▶ [INSTRUCTIONS TO FOLLOW]: Resume the artist's blog posts from their last sentence and carry them on in the same first-person voice.

▶ [PAGE TEXT]:
== Segment start ==

Freyja (not ‘Freya’, as is the modern spelling) is a goddess associated with love, beauty, fertility, sex, war, gold, and seiðr. Freyja is the owner of the necklace Brísingamen and possesses a cloak of falcon feathers.
The challenge here was making the character fit the description above and also fit the aesthetic of the previous two characters, Odin and Thor. I chose to focus on beauty, war, and gold, while incorporating the necklace and cloak of falcon feathers. It felt too easy to draw the cloak with the hood down, which is how I had approached my initial sketches, and I wanted the character to stand apart from the other two who both have capes, so she had to be hooded. I used a lot reference of Viking shieldmaidens from Pinterest for the look of the leather armour and also got some prompts for the colour scheme from old traditionally painted versions of the character. I like the fantasy aspect of the cloak, but generally with these medieval type characters I like have one foot reality and so try to weave in how someone of that era would actually dress; tunic, tabard, sword belt, leather armour, all layered appropriately. There’s not a lot more to say on this one except that it was fun.
Just a quick study today. This one, unlike so many others, didn’t cause me any stress. I kept things super simple and didn’t go too crazy with the detailing. I found with this piece that I was initially drawing everything too precisely, so I had to go back and “correct” the shapes and proportions so they were wrong, which sounds weird to say, but it adds to the style. This is another place in NYC. I’ll probably get off the New York hype train at some point, but I just love the buildings! Enjoy!
In case you hadn’t noticed, I’ve been sticking to a certain style recently. I’ve found that in the past the work that I post on social media and on here is “all over the shop”, for lack of a better term. If you came to my website I think you would be hard pressed to say what my area of expertise is… maybe expertise is the wrong word, perhaps “aesthetic” is better? These last few posts have been an attempt at creating a unified and recognisable brand for my online presence. Not all of my work will include the Handyman that’s been making an appearance so far, but I will at least attempt to keep the style the same. I think with all my previous work I’ve been experimenting and testing what works and what doesn’t – some are hits and some are misses, that’s just how it’s been. I think I’m finally working towards something now that is uniquely mine, and I think this is just the tip of the iceberg in terms of how refined the work is. I don’t doubt that you’ve seen very similar work elsewhere – Ty Carter, Szymon Biernacki, Scott Wills, and Brian Edward Miller are all hugely influential, and I feel like I borrow little bits from all of them. I’m committed to staying on course for the time being, building up a body of work, and seeing how far I can push these pieces. Anyway, I hope you’ve had a great day, and thanks for reading!

== Segment end ==

▶ [RECORDED DATA]:
== Segment start ==

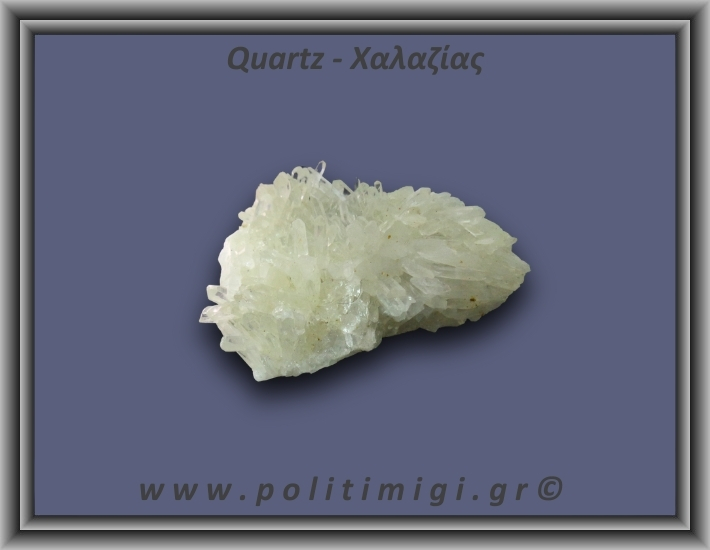 Χαλαζίας Σύμπλεγμα Λευκός 132,9gr 9x5cm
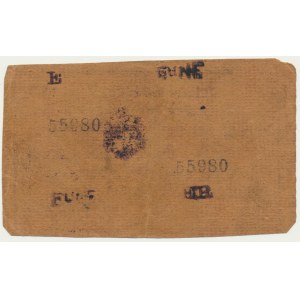 Germany, East Africa, 5 Rupien 1917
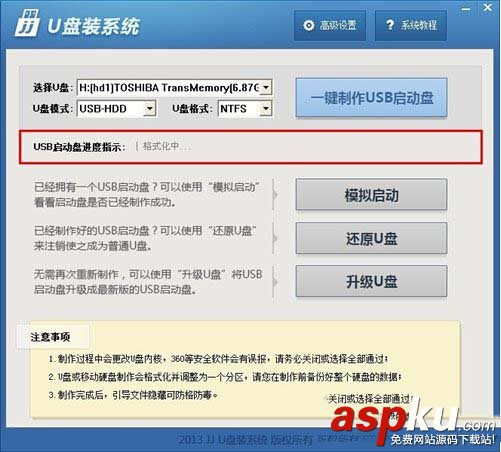 u盤啟動盤怎么制作 jju盤啟動盤制作工具教程圖 u盤啟動盤,u盤,jju盤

== Segment end ==

▶ [REPLY]:
Quick character study here. I’m playing around with line-work a little more than I usually would as a way to test things out, and it means I don’t have to be so careful with edge control for colour. I quite like this for what it is; a simple character scene. Not everything has to be ridiculously time consuming and intricate. Is there a story here? Always, but whether it’ll get expanded upon or redesigned is another question. I’m going to try and pump out some more of these character scenes just so I have plenty of fodder for publishers and agents. Enjoy!
This was going to be a quick piece – a bit of drawing from life, but then I got carried away. As with every illustration I do, I get to a certain point (usually when all the flat colours are applied) and I think “I hate this stupid picture and myself! Why do I even do this?! Aggggghhh!” Then I unfold myself from my desk, stretch, and contemplate jumping out of a window. Luckily I’m not a complete moron, so I just go for a walk instead. This one took a long time. Not because the lighting is complex, but because there are so many bloody books that had to be individually detailed – which is my own fault, so maybe I am a moron. My computer is old and slow as well, so I had a couple of instances where Photoshop refused do anything, then promptly died, losing me about an hours worth of work, which is not at all causing me to lose hair. Anyway, I hope you enjoy this as much as it was inconvenient to draw. Cheers.